Good care also includes capping the amount of time the woman can be in labour, and promptly switching to a C-section if necessary. That helps avoid complications that can come up during birth – such as cord prolapse, or the baby’s head being stuck in the birth canal.
If women are classified as good candidates for a vaginal breech birth, it’s really up to them if they want to choose to try that or to book a C-section. Most women choose a C-section, says Berger. That’s mostly out of fear for their baby. “When I describe what happens when it goes wrong … that’s what does it,” he says.
But others to try a vaginal birth. “Some of these women are planning home births, they suddenly find out they’re breech, and then they’re told oh sorry, that’s normally done by C-section,” says Daviss. “They almost always say, well, can I try it vaginally?”
Unfortunately, some of those women won’t have access to a provider with enough hands-on experience to do a vaginal birth. Berger says that even if his patients decide to do a vaginal breech delivery, it’s not uncommon for them to arrive at the hospital, discover that the obstetrician on call isn’t experienced with it, and opt for a C-section instead.
That’s because since the shift towards C-sections in 2000, many physicians have lost their experience doing vaginal breech delivery – what some describe as the “deskilling” of obstetricians.
Midwives and family doctors are even less likely to have the needed experience. And even experienced midwives, like Daviss, are also obligated to transfer care to an obstetrician at all hospitals across Canada – except in Ottawa’s Montfort Hospital, where Davis has privileges.

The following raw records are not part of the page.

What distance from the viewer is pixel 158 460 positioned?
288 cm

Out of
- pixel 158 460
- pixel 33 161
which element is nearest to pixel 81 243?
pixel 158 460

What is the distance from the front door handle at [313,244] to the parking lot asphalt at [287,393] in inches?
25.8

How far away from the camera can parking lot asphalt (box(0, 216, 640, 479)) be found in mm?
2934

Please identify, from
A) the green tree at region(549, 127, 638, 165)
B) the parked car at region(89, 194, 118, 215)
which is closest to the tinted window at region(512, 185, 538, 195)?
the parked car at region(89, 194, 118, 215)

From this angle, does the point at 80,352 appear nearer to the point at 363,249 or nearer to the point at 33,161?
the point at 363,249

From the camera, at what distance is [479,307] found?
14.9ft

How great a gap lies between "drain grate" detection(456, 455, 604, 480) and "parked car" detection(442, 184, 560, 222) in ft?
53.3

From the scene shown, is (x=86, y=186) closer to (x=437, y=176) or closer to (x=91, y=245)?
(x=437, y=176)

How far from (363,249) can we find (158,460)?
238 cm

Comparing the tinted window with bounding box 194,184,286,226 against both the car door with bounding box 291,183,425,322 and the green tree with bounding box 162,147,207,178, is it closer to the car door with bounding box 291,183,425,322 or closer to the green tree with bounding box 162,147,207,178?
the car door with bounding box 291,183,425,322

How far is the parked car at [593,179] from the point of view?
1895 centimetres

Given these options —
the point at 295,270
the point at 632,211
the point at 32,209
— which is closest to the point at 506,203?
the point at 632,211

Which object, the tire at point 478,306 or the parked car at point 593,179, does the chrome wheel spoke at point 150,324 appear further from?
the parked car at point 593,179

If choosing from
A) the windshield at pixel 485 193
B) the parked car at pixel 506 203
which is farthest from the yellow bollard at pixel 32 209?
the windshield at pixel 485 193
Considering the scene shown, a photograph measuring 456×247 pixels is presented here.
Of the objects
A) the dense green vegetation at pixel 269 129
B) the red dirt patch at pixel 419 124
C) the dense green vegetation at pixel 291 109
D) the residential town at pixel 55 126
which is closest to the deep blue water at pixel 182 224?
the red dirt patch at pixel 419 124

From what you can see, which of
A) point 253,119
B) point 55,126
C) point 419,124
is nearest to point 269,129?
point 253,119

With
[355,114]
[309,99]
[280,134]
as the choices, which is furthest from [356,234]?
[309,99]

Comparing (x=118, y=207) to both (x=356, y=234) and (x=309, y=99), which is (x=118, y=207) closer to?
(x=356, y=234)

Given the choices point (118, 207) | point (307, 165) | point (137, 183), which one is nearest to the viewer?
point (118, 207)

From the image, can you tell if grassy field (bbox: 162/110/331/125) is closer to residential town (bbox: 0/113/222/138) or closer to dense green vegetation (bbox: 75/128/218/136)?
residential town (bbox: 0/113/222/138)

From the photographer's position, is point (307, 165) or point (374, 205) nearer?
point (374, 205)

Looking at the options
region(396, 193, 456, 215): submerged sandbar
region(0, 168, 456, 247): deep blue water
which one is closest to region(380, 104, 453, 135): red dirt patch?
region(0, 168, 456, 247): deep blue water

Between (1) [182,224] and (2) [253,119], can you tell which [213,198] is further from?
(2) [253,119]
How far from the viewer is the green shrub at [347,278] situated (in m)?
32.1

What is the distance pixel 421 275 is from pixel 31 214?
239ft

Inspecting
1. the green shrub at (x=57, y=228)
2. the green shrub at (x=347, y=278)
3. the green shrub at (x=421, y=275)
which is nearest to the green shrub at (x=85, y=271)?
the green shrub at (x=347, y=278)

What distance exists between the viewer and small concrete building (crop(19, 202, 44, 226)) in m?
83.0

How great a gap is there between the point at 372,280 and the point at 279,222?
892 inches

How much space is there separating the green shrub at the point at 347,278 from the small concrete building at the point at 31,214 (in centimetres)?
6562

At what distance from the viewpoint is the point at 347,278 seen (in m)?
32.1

In contrast, when she does deliveries at the Ottawa Hospital, Daviss can stay in the room and do the delivery, but the OB is technically in charge. “It becomes problematic to me that when I’m in a hospital where the physician doing the delivery doesn’t have the experience, isn’t sure what to do or runs into trouble, that I’m prevented from directing the delivery instead to prevent a bad outcome,” said Daviss.
Barrett sees it differently. “There is a move by the midwife profession to do breech births, and twins, and even assisted Cesarean sections,” he says. “Personally, I think midwifery is best suited for low-risk birth and breeches and twins are not low-risk. This is high-risk obstetrics, and I think midwives are not best suited to it, the same way I would say it shouldn’t be done by a family doctor either.” He does point out that in situations where there is no OB available, it might be appropriate.
This is a sensitive subject, because there have been turf wars around other mandatory transfers of care for more minor interventions, such as inducing a head-down baby. “Our regulatory bodies should be the appropriate place to tell us what our scope of practice is; it should not be up to individual hospitals to restrict it,” says Elizabeth Brandeis, the president of Association of Ontario Midwives. That said, she feels that breech birth is unique, because of the limited number of midwives who have the expertise to do it. “Ideally,” she says, “we’d receive mentorship from those obstetricians who are more experienced, to help us develop that capacity in the future.”
This transfer of care issue was key for Jamie McCallum, the mother with two breech babies. She originally pushed for a home birth before Daviss convinced her to go to The Montfort Hospital instead, explaining that she could keep control through the whole birth.
In the end, that’s just what happened – after labouring at home for a day, McCallum went to the hospital at 2:30 in the morning, and gave birth easily two hours later with Daviss. It was just what she wanted. “It was amazing,” she says. “It was like the most awesome seven hours of my whole life.”